# Hello. Seeking advice.



## Markus Williams (Jun 3, 2015)

Hi, 
I am new to the whole rv world. I just purchased a 1994 fleetwood coronado for just under 2 grand. It's not in the best of shape and needs some work done to it. I know that the first thing I want to do is fix/replace/seal the roof because there is a really big section that is missing any kind of protection from the elements. The roof feels like it has some soft spots along the length of it. How would I go about fixing this on my own? What kind of wood would I need if I ended up having to replace the roof? 

I have a lot more questions as time allows on the ins and outs of this new experience for me. Because the previous owner isnt sure the shore power works, the aux batteries and the rv battery won't hold a charge and he isn't sure that the LP system is good to use because he's never tried using it. And he thinks there is some electrical wiring issus with the onan 7kw generator since he didnt know how to get it started manually, and neither do I at this point! And it needs to be jump started until we get some new batteries. But one thing at a time right? 

My primary concern is getting that roof closed up to protect my motorhome from rotting out!

If it will help you to help me I'll get on the roof of my rv tomorrow and take some pictures of exactly what is going on with it.

Any help or tips and suggestions is going to be great! 

I'm looking forward to restoring my rv being part of the rv community!


----------



## C Nash (Jun 3, 2015)

I would go with a treated plywood if I had to replace.  is the roof rubber?  A section of the roof is missing?  Is it a rubber roof?  When you start tearind down you are going to find major damage IMO.  it can be repaired but will be expensive even doing it yourself.  Needs to be a project you have time, money and enjoy doing it.  Hope you have a shed to put it in whild doing the work.. Good luck and keep us posted with pictures.  Welcome to the forum


----------



## Markus Williams (Jun 4, 2015)

I'm not exactly sure what kind of roof it is. I'm going to assume rubber since I've never seen any other material in my life look that way. How thick of a sheet of plywood would I need for the roof of an rv? I've done roof repair on houses before but I'm going to go ahead and say that I wouldn't be using the same type of plywood on an rv. 

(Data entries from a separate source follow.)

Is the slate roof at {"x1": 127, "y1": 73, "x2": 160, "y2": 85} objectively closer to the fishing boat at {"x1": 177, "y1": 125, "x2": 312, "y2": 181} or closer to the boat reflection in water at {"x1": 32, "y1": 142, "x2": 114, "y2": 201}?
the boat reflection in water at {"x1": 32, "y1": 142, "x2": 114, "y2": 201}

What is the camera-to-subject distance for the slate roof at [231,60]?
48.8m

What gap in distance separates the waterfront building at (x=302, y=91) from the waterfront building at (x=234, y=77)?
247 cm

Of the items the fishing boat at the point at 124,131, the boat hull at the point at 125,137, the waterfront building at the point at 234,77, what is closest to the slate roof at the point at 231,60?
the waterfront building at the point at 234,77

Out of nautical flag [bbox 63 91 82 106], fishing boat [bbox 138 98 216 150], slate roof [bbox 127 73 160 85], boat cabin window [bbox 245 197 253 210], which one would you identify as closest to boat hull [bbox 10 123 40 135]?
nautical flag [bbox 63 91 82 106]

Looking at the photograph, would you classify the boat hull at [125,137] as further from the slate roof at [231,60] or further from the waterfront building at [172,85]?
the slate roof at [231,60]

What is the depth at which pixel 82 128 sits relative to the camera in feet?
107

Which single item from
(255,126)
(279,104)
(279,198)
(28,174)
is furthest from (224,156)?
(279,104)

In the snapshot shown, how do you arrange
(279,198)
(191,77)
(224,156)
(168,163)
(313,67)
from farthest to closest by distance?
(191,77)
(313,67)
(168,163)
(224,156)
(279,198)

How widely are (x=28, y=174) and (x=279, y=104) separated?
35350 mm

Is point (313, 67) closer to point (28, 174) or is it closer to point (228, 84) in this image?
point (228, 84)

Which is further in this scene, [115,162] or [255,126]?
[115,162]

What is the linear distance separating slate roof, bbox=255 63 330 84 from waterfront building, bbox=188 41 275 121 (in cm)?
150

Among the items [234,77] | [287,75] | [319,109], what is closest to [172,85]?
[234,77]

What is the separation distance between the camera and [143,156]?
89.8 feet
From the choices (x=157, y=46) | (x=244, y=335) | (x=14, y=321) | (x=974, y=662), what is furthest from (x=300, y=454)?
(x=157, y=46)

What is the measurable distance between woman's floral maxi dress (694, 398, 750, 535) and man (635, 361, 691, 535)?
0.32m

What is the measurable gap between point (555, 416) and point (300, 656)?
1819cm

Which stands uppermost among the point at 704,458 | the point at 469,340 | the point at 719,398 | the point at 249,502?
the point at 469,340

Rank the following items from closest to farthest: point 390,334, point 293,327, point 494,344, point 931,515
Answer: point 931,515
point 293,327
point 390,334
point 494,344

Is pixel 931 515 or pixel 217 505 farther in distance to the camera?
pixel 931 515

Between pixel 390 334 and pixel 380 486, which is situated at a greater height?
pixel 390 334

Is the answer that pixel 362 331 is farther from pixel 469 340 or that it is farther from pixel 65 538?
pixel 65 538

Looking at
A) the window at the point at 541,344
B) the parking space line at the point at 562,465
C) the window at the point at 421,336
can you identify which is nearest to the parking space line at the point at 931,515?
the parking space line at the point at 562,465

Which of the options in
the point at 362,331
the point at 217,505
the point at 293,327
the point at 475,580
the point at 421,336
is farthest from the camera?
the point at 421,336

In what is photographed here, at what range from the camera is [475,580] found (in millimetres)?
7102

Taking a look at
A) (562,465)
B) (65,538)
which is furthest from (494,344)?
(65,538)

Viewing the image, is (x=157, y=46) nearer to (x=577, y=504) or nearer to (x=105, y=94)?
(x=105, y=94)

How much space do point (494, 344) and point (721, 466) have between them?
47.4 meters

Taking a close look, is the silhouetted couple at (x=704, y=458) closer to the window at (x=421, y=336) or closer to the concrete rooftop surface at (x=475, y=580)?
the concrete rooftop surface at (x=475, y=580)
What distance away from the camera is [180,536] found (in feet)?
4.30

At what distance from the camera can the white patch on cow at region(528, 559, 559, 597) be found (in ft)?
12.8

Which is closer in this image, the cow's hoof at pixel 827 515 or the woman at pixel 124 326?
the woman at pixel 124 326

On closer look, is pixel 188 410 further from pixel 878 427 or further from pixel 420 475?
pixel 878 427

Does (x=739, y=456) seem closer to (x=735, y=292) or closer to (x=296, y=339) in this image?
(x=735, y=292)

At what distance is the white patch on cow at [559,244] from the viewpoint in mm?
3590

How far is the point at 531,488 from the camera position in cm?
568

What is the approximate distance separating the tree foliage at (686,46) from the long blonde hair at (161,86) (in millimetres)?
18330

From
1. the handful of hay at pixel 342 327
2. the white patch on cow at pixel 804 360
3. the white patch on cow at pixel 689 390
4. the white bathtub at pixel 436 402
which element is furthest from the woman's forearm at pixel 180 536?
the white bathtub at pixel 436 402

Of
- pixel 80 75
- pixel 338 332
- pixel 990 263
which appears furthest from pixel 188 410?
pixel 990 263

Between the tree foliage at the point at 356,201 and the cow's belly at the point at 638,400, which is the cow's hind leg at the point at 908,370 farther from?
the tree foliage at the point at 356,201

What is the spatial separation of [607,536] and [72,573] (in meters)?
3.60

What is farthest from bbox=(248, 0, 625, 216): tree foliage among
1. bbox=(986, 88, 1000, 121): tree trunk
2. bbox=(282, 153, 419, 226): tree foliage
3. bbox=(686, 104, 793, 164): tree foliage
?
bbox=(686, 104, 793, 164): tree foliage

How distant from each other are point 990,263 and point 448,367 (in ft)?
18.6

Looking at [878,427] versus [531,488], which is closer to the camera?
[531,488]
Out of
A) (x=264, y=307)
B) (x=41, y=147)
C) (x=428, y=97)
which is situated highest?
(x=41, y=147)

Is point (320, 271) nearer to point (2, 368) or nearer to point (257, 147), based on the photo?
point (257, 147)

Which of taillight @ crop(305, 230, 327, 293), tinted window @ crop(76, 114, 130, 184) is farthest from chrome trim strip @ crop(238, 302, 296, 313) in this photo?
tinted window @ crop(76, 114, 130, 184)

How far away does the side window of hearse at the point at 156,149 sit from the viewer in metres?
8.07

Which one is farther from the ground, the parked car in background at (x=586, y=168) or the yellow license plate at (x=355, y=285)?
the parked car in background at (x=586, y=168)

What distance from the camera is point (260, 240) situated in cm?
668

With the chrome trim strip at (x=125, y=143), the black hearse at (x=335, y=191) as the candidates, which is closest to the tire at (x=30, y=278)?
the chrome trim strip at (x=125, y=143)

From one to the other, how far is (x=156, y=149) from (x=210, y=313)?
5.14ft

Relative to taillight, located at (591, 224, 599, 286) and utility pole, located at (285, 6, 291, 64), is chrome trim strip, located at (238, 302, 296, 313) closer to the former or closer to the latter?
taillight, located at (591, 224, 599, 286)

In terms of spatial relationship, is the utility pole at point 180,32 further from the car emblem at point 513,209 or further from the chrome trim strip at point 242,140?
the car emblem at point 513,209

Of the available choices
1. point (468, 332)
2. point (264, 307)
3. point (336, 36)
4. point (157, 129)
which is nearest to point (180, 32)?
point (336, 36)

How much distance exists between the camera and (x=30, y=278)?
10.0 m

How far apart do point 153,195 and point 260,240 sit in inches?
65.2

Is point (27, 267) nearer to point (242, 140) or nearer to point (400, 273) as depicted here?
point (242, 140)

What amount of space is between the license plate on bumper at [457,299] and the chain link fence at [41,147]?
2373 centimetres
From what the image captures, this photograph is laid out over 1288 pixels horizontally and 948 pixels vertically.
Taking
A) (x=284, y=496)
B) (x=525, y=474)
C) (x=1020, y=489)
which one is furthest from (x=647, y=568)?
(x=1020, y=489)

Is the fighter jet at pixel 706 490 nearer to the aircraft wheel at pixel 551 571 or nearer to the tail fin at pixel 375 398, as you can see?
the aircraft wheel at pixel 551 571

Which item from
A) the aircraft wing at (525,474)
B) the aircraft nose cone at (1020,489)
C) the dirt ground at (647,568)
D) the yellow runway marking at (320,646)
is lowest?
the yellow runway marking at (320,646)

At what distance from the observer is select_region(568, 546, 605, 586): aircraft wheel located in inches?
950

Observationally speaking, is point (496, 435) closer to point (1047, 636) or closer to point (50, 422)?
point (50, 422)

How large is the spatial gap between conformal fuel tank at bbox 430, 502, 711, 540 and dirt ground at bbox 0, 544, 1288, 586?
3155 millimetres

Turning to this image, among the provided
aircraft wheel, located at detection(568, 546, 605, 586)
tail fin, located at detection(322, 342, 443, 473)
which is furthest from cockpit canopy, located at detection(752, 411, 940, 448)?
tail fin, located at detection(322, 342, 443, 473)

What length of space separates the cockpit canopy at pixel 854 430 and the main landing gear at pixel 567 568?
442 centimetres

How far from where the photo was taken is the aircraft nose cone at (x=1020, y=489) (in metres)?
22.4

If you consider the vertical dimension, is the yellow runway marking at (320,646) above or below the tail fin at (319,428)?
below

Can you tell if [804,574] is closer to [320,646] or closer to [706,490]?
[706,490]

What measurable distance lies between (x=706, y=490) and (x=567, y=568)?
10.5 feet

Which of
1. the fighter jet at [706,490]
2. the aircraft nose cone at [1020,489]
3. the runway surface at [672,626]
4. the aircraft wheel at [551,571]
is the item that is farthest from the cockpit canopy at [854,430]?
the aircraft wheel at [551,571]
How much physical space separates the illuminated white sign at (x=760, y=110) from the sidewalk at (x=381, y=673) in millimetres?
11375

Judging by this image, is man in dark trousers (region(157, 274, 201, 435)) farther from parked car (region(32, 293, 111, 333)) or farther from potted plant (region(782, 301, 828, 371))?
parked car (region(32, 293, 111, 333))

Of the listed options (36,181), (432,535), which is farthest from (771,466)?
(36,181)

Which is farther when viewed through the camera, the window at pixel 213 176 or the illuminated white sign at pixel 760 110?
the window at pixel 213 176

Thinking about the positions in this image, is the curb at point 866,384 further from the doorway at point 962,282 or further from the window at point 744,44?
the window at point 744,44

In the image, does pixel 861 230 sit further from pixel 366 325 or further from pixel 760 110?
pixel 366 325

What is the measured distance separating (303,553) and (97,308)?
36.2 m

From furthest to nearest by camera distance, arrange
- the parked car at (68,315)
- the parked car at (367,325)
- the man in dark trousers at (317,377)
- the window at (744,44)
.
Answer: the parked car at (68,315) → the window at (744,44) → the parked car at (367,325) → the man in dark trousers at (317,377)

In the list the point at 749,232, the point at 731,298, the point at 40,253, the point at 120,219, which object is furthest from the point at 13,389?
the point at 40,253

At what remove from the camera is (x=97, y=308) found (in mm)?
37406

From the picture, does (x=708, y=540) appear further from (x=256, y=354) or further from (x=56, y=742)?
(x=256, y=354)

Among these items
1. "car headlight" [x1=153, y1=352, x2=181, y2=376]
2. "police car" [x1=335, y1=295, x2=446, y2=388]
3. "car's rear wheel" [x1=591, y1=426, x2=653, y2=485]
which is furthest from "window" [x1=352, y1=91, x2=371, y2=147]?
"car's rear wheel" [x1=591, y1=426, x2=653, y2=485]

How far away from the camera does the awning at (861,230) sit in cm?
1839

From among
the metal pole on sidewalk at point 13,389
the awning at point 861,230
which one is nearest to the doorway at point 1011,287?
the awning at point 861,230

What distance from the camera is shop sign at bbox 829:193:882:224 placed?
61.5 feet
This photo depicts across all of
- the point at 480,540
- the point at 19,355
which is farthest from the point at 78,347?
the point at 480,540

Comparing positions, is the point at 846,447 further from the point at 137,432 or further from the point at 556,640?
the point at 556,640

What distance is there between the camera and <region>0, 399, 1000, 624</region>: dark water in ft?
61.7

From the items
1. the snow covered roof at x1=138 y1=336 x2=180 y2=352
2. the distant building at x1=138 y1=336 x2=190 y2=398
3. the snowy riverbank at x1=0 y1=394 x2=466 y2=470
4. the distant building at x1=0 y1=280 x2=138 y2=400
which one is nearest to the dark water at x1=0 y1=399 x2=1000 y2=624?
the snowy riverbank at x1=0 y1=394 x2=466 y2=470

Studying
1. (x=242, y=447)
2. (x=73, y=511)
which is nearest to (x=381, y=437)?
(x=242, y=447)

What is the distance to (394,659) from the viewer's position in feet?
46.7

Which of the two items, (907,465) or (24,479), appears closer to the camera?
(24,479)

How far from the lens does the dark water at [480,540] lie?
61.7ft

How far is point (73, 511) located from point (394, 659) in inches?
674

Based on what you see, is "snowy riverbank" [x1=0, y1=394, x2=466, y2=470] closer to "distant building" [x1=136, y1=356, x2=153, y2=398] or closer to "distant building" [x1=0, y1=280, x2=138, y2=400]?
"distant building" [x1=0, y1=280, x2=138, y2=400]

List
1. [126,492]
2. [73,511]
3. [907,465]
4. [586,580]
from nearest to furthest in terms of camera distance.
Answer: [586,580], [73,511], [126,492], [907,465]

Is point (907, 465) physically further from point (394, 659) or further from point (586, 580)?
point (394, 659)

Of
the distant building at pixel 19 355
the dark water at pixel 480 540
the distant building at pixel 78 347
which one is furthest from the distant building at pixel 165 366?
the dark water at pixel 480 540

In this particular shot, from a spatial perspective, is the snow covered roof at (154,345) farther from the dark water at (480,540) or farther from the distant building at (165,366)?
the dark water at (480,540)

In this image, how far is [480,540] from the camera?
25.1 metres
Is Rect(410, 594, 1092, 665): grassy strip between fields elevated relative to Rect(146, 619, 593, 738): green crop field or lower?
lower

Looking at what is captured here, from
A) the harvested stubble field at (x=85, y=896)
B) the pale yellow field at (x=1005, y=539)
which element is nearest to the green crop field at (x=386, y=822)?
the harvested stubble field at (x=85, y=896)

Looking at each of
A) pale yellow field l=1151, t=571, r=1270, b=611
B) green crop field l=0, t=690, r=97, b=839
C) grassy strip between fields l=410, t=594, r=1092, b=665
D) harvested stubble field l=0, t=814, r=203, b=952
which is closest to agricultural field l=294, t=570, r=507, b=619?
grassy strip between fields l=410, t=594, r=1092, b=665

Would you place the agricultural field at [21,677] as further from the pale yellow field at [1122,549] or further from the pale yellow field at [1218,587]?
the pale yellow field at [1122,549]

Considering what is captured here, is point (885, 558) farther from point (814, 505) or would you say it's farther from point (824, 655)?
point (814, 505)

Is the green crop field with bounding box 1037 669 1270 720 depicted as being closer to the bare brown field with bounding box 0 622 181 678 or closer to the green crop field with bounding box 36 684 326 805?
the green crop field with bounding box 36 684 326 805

I could just reseal it but I would feel better with a new roof. I have no knowledge of the structure beneath the plywood of an rv. Maybe someone here will know and can help me with that?

But I was hoping to try to knock it out in a day if that would be possible by just removing the old sheet and applying the new sheet and going on that way until I've covered the entire roof deck and then seal it up. I have a lot of free time on my hands.


----------